= Raw data =

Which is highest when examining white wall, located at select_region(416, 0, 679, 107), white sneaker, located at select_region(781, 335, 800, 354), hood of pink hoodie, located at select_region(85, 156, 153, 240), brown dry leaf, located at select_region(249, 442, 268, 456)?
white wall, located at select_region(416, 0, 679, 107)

--

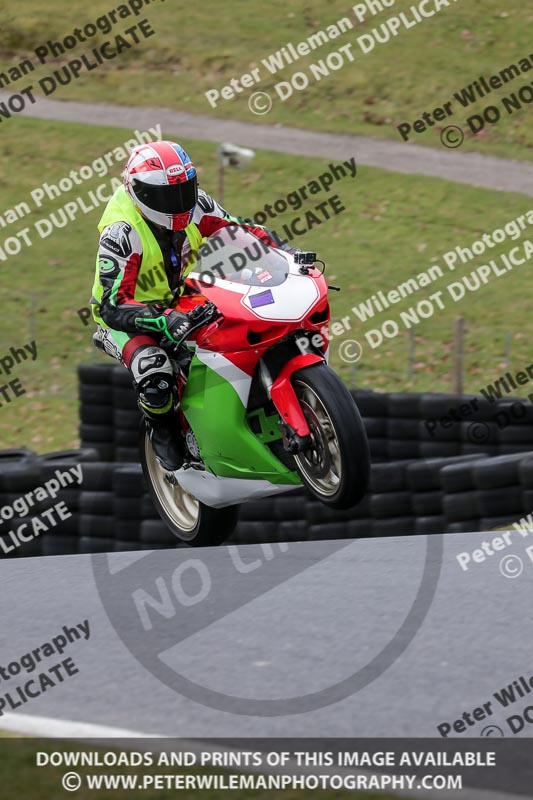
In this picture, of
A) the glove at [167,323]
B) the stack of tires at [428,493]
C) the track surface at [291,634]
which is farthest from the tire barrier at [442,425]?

= Stated problem =
Rewrite only the stretch from the line containing "In this picture, of" through the line containing "which is farthest", swapping "glove" for "helmet" and leaving every other word untouched.

= Output of the exercise =
In this picture, of
A) the helmet at [167,323]
B) the stack of tires at [428,493]
C) the track surface at [291,634]
which is farthest from the tire barrier at [442,425]?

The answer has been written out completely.